→ **Exercise aim**: Would you print the records below from the first line through the line containing "scientific name: Rodentia", skipping the pictures?

→ **Dataset records**:
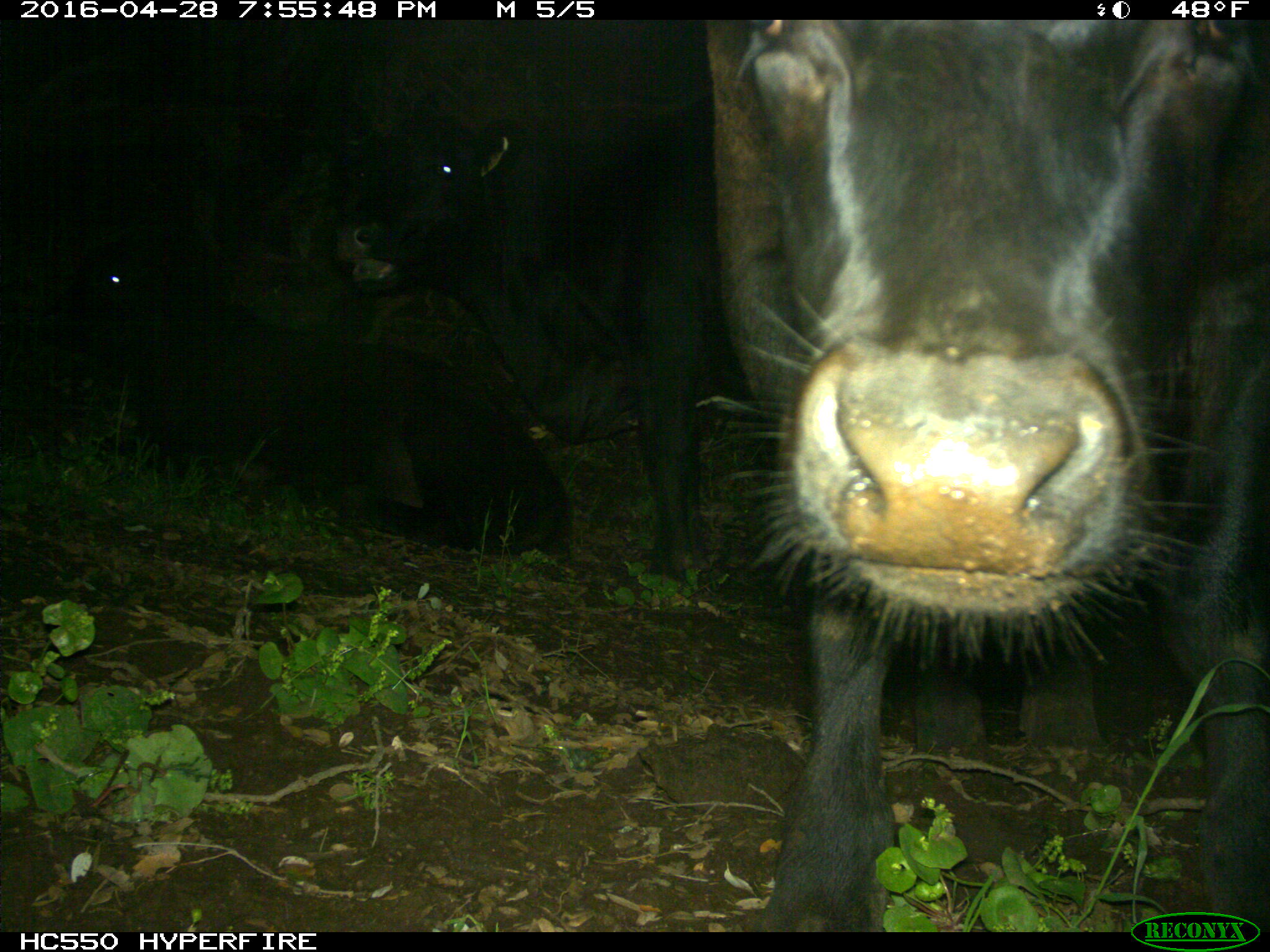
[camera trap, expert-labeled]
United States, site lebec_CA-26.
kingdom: Animalia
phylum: Chordata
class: Mammalia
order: Artiodactyla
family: Bovidae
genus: Bos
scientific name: Bos taurus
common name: domestic cow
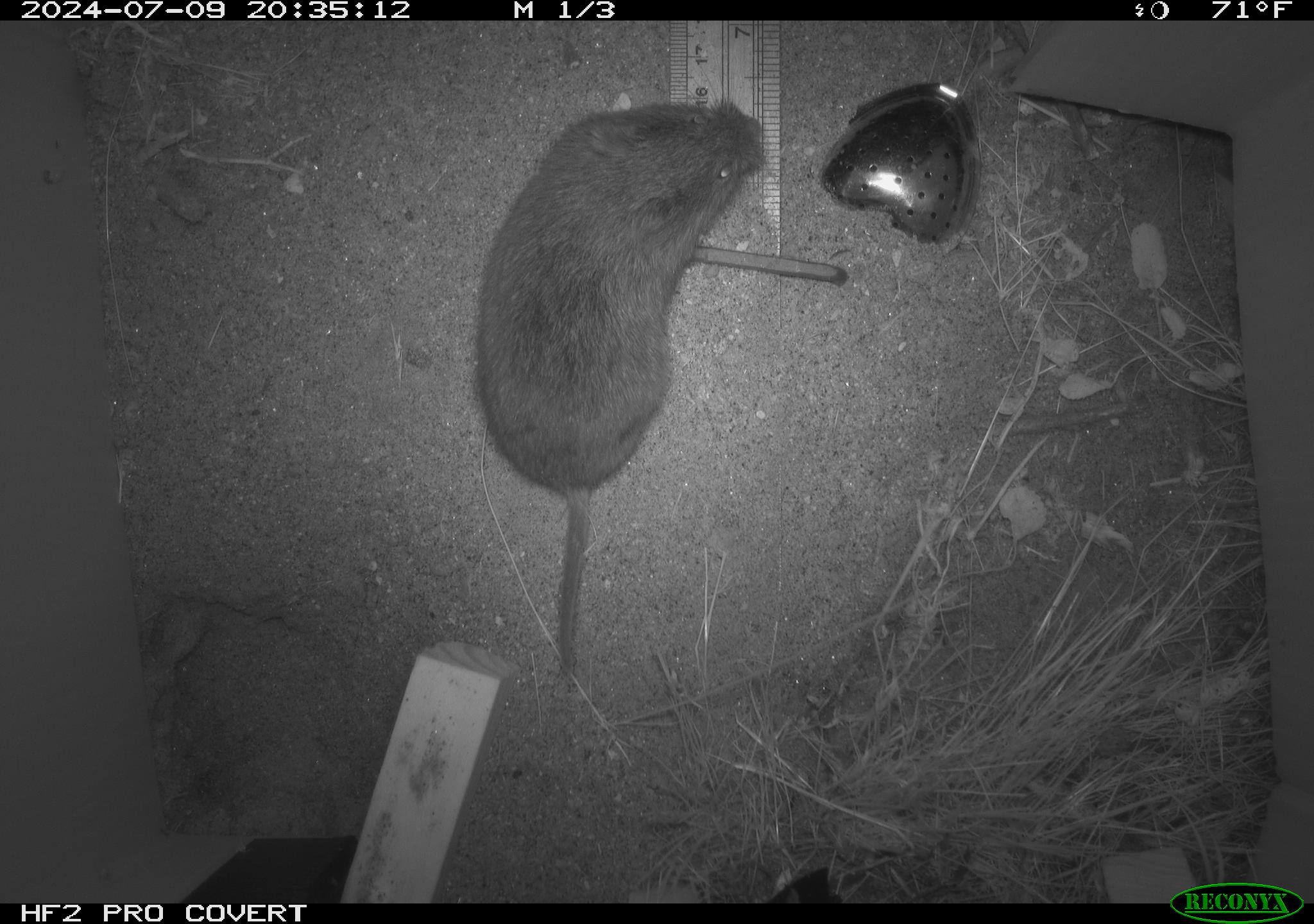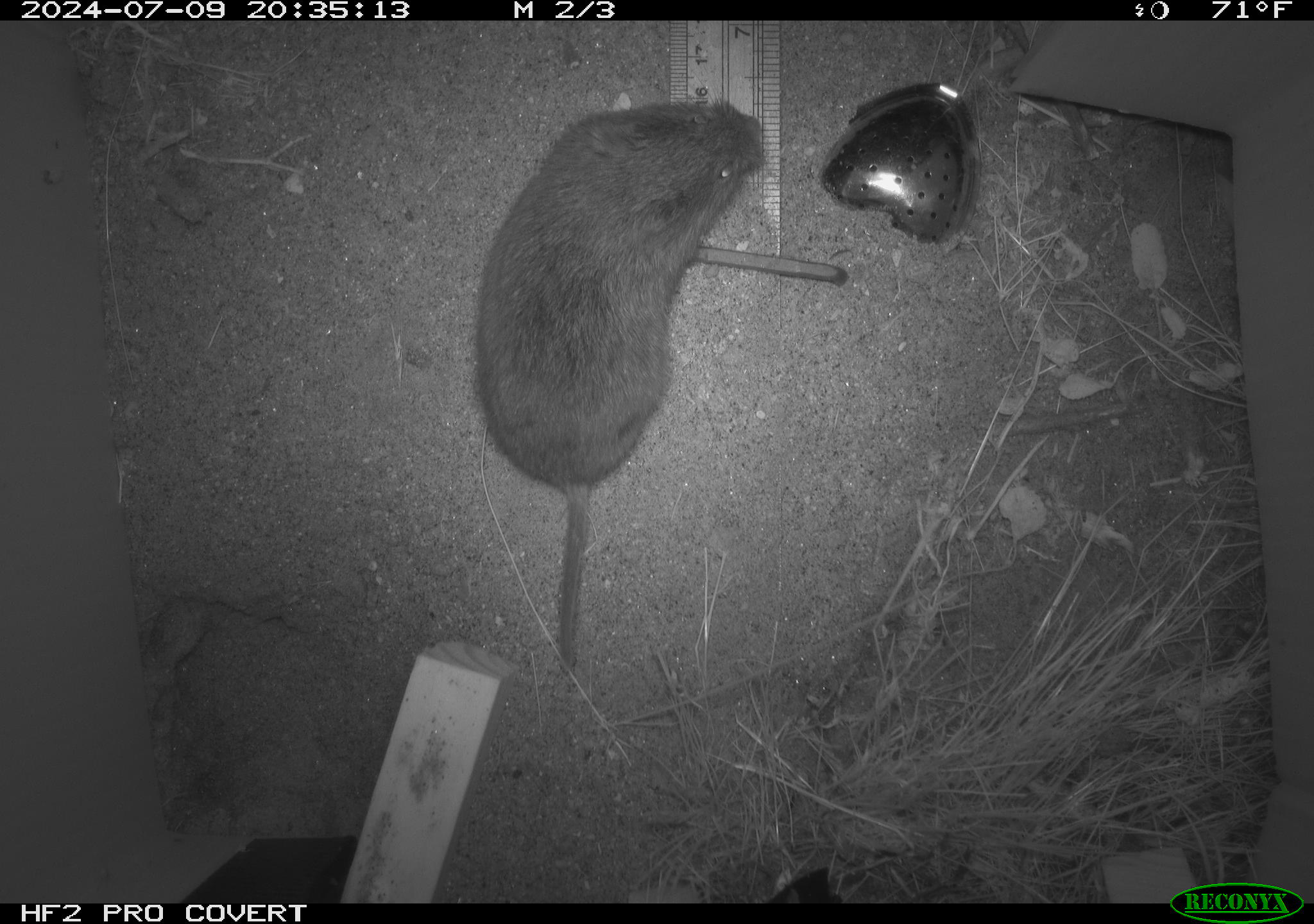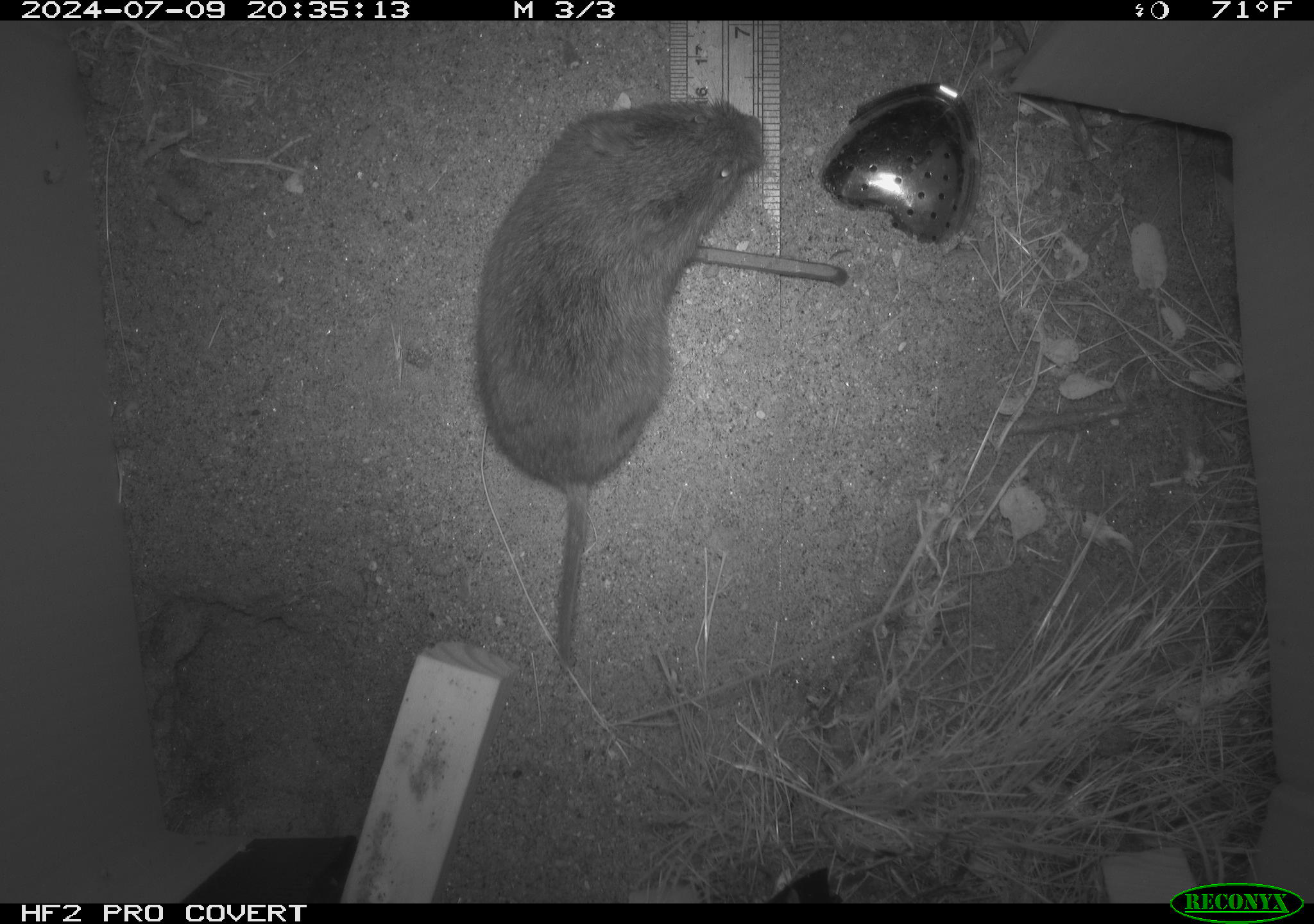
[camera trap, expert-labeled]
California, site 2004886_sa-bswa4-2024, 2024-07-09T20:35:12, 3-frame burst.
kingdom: Animalia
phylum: Chordata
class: Mammalia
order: Rodentia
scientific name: Rodentia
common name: rodent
Rodent (Rodentia).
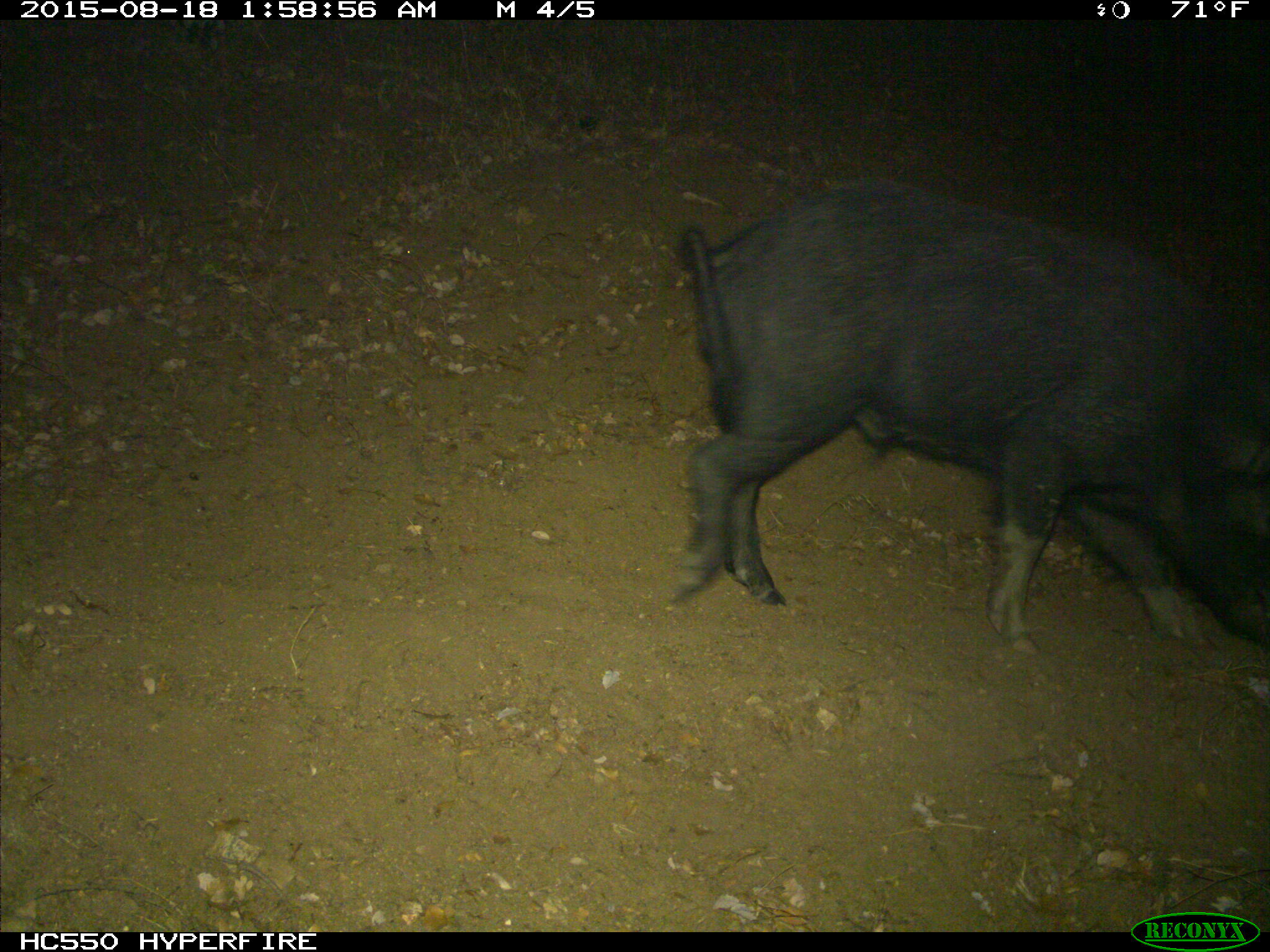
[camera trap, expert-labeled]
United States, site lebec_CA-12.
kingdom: Animalia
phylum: Chordata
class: Mammalia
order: Artiodactyla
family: Suidae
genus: Sus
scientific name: Sus scrofa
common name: wild boar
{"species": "Sus scrofa (wild boar)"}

→ **Result**:
[camera trap, expert-labeled]
United States, site lebec_CA-26.
kingdom: Animalia
phylum: Chordata
class: Mammalia
order: Artiodactyla
family: Bovidae
genus: Bos
scientific name: Bos taurus
common name: domestic cow
[camera trap, expert-labeled]
California, site 2004886_sa-bswa4-2024, 2024-07-09T20:35:12, 3-frame burst.
kingdom: Animalia
phylum: Chordata
class: Mammalia
order: Rodentia
scientific name: Rodentia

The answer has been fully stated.